Data records
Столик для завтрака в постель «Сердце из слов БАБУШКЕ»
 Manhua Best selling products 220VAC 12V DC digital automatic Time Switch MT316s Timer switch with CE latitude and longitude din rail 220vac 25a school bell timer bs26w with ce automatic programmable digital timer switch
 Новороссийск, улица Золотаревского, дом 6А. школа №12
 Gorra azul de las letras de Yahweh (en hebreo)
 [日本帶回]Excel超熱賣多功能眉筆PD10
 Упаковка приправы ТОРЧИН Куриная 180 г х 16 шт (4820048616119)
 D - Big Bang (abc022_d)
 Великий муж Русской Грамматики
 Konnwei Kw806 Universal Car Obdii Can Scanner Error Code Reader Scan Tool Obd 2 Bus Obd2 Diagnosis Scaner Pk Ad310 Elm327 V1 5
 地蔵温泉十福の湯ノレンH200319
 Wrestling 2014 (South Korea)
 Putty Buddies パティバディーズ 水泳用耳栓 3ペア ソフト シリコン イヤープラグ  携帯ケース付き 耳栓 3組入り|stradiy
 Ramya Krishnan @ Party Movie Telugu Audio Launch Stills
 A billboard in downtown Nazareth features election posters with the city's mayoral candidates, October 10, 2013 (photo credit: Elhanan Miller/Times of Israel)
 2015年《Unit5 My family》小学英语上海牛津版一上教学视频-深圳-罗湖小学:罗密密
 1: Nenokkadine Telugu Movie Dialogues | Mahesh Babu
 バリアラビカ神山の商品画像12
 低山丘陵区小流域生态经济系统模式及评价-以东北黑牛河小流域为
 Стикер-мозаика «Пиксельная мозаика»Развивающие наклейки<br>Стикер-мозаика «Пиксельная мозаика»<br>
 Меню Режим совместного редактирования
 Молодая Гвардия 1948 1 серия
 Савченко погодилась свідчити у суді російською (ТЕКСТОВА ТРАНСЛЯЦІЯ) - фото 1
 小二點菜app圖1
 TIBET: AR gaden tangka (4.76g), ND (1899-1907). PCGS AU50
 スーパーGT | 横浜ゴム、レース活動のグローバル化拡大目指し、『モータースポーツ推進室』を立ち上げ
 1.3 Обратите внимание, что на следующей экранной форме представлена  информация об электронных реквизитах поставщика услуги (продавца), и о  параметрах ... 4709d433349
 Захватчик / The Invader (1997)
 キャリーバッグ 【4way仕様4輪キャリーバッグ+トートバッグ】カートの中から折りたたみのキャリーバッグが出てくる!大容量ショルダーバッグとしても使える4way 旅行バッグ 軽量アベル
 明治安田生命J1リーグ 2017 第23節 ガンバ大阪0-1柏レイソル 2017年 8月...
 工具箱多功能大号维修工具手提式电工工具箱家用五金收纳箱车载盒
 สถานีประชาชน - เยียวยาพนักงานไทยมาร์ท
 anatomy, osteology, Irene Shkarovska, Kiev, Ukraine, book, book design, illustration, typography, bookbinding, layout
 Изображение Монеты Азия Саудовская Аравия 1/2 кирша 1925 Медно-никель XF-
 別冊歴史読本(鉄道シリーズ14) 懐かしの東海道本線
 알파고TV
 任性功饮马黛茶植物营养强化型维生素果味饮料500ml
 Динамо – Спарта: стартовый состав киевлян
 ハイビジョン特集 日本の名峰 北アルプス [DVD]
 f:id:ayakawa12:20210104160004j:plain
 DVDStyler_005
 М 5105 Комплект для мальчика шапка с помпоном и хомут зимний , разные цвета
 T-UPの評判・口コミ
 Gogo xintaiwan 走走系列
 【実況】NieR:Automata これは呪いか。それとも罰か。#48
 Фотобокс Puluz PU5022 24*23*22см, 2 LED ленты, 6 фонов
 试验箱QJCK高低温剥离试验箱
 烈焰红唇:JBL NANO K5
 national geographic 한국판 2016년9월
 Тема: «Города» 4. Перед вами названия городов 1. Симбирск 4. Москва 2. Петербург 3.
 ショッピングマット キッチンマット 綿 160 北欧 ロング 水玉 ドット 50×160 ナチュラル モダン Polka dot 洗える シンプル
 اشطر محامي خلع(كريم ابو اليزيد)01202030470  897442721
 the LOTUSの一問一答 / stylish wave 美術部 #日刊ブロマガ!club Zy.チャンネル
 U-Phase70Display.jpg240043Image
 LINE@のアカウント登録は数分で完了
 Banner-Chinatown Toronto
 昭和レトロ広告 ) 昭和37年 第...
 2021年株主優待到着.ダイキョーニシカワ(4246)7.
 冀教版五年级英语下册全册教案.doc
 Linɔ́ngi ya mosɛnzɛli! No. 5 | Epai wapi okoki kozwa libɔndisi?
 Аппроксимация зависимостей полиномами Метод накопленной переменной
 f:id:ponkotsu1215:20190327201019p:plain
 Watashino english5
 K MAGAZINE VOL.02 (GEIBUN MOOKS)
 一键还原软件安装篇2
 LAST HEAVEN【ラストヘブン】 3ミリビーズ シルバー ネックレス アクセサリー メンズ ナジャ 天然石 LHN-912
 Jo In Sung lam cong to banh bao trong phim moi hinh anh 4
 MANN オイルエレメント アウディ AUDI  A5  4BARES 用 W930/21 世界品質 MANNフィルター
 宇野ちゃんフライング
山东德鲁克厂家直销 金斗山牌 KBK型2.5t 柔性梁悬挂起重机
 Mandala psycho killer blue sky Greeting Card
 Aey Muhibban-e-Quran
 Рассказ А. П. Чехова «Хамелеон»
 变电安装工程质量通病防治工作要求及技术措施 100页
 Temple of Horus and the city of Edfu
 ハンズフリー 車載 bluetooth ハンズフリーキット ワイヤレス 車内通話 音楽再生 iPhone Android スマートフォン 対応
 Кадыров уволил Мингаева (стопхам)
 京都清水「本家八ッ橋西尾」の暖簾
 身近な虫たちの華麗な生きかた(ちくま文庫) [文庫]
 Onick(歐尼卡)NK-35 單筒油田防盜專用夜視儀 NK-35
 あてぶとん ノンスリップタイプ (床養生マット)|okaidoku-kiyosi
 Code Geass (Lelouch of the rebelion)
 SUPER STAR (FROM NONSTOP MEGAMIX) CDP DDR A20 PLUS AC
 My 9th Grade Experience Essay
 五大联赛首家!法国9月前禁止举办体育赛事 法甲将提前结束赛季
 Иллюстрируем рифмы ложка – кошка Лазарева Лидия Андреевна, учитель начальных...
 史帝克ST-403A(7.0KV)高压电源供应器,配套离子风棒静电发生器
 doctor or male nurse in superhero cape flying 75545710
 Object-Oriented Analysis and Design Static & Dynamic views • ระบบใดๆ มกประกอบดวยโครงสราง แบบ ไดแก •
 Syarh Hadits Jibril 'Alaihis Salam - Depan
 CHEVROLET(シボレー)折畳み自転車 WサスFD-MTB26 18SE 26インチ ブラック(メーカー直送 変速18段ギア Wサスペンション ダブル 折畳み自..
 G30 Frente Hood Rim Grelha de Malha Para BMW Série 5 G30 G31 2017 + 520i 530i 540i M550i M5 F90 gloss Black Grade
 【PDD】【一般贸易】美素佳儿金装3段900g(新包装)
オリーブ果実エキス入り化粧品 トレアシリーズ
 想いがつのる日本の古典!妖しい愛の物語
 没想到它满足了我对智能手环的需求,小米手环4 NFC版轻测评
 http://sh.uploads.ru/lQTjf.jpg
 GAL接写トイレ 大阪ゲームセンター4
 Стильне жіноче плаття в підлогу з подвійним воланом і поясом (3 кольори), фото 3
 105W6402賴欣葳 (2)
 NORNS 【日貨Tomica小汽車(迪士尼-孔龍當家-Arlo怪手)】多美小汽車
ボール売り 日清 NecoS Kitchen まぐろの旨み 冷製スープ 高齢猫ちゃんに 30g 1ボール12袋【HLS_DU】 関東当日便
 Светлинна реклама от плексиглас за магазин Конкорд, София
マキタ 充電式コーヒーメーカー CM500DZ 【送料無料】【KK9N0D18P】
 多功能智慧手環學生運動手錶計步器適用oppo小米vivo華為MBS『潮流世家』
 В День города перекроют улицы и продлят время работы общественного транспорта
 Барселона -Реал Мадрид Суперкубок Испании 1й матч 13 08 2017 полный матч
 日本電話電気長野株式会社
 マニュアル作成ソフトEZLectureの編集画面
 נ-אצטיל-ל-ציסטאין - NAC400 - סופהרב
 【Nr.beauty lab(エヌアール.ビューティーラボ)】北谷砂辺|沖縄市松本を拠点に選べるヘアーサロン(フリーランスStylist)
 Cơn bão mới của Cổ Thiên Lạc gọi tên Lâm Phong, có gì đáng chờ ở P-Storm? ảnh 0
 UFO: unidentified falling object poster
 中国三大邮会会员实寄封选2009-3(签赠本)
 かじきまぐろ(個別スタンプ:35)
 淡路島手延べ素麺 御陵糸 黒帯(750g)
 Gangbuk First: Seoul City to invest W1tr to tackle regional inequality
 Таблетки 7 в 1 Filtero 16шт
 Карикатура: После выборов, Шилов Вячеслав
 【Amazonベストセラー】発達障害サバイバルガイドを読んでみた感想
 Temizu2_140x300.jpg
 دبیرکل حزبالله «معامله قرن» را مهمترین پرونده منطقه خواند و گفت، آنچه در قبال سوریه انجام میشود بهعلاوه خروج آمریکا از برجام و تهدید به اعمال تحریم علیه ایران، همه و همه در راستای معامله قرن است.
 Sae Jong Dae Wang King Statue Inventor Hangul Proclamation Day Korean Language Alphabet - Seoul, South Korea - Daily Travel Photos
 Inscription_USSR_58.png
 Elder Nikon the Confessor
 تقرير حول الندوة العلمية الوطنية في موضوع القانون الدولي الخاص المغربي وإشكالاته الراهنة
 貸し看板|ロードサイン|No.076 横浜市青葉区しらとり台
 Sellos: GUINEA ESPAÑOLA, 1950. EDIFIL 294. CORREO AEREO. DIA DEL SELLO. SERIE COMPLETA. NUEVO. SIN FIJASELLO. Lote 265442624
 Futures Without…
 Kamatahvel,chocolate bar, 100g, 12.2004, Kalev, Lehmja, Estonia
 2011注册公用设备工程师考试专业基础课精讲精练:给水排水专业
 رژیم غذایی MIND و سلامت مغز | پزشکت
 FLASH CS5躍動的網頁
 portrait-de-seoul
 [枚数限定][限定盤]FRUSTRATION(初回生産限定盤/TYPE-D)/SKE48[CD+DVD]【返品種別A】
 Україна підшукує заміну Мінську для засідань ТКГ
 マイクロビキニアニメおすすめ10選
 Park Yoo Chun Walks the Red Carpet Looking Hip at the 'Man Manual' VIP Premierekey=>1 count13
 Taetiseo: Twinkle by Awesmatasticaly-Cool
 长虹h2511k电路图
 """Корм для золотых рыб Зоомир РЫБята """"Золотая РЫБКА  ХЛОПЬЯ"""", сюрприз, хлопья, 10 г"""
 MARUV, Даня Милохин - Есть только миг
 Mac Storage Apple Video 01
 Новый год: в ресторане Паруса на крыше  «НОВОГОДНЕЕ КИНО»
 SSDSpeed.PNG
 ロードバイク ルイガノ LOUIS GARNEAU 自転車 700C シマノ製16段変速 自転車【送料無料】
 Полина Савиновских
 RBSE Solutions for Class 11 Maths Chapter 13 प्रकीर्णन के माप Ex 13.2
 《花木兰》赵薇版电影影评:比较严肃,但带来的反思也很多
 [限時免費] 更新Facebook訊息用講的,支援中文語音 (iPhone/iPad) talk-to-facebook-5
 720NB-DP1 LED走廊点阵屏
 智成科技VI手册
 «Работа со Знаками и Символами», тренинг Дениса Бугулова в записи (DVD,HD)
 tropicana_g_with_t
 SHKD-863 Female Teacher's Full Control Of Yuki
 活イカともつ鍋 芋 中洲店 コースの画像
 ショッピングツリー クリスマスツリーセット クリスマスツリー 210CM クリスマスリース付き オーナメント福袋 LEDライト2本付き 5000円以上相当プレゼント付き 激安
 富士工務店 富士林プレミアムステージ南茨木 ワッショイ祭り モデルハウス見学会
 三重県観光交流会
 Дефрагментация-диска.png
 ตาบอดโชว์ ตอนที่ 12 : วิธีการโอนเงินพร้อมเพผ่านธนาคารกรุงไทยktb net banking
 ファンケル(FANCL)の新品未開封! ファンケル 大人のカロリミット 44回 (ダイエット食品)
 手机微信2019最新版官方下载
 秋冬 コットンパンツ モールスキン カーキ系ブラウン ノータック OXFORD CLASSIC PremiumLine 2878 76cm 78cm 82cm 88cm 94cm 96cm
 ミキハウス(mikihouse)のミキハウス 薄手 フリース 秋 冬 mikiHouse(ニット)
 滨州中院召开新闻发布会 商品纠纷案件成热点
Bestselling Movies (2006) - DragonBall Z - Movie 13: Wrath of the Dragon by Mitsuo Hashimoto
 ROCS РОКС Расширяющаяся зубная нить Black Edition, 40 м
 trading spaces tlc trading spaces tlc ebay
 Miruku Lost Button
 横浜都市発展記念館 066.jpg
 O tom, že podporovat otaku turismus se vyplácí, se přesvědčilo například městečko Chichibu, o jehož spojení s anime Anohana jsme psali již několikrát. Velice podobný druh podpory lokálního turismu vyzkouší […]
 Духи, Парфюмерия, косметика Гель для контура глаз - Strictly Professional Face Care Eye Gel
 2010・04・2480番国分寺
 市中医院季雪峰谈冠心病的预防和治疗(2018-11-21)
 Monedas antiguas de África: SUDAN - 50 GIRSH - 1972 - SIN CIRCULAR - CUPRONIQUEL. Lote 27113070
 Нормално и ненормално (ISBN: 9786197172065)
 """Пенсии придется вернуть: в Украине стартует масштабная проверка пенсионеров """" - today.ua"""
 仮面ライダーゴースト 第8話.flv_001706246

__Instructions for the task__. From the entries above, extract only the lines running from the one containing "五大联赛首家!法国9月前禁止举办体育赛事 法甲将提前结束赛季" through the one containing "CHEVROLET(シボレー)折畳み自転車 WサスFD-MTB26 18SE", inclusive.

__Exercise output__.
 五大联赛首家!法国9月前禁止举办体育赛事 法甲将提前结束赛季
 Иллюстрируем рифмы ложка – кошка Лазарева Лидия Андреевна, учитель начальных...
 史帝克ST-403A(7.0KV)高压电源供应器,配套离子风棒静电发生器
 doctor or male nurse in superhero cape flying 75545710
 Object-Oriented Analysis and Design Static & Dynamic views • ระบบใดๆ มกประกอบดวยโครงสราง แบบ ไดแก •
 Syarh Hadits Jibril 'Alaihis Salam - Depan
 CHEVROLET(シボレー)折畳み自転車 WサスFD-MTB26 18SE 26インチ ブラック(メーカー直送 変速18段ギア Wサスペンション ダブル 折畳み自..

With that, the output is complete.